Work request 1: According to the Shelford rugby article, over what period has the club earmarked being back in National Two?
Work request 2: In the Shelford rugby article, retype the part that opens with the words containing "Shelford have also" and closes with "the young squad.".

Quoted passage:
==*==
Shelford director of rugby and head coach Will Cotterill. Picture: Steven Illingworth (42987883)
Shelford director of rugby and head coach Will Cotterill. Picture: Steven Illingworth (42987883)

Shelford have also been active on the hospitality side of things, running Covid-secure events that fell in line with social distancing guidelines.

The impact of no league rugby is not quite the same as for Cambridge and Blackheath. But it does deprive them of a year of their plan, although they are using it to develop the young squad.

“We’re very aspirational in going back up the leagues, and over a five-year period we’ve earmarked being back in National Two,” added Cotterill.

“Not having the league this year where we potentially could have got a promotion is not the best outcome for us, but I think longer term we will still be in a very good position to push for a couple of promotions over the next four seasons.”

It is understandable that there is a sense of frustration at how long it has taken for the plans – or lack thereof – for the 2020/21 rugby-playing year to take shape, but all involved are extremely mindful of the circumstances.
==*==
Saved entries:
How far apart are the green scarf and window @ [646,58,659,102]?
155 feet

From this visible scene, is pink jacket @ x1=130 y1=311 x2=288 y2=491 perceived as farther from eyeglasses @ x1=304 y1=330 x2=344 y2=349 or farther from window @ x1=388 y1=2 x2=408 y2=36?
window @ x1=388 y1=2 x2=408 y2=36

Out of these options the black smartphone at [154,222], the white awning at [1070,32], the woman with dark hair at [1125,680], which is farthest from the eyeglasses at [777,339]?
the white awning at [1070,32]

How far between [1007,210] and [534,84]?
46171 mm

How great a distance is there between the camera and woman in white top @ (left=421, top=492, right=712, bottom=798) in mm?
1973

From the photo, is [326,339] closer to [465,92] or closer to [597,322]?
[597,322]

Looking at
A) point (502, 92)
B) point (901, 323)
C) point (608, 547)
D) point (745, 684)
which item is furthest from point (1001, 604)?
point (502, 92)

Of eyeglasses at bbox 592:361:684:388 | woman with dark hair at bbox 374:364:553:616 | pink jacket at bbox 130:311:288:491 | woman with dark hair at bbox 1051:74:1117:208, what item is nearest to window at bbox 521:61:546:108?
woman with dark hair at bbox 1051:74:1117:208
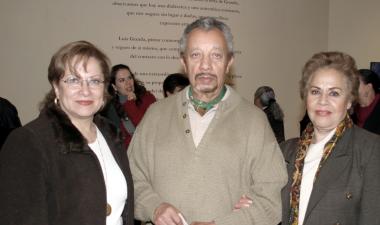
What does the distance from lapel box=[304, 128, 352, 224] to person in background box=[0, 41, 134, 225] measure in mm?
987

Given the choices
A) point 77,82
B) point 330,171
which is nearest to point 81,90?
point 77,82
==*==
Expected answer 1: Over a five-year period.

Expected answer 2:
Shelford have also been active on the hospitality side of things, running Covid-secure events that fell in line with social distancing guidelines.

The impact of no league rugby is not quite the same as for Cambridge and Blackheath. But it does deprive them of a year of their plan, although they are using it to develop the young squad.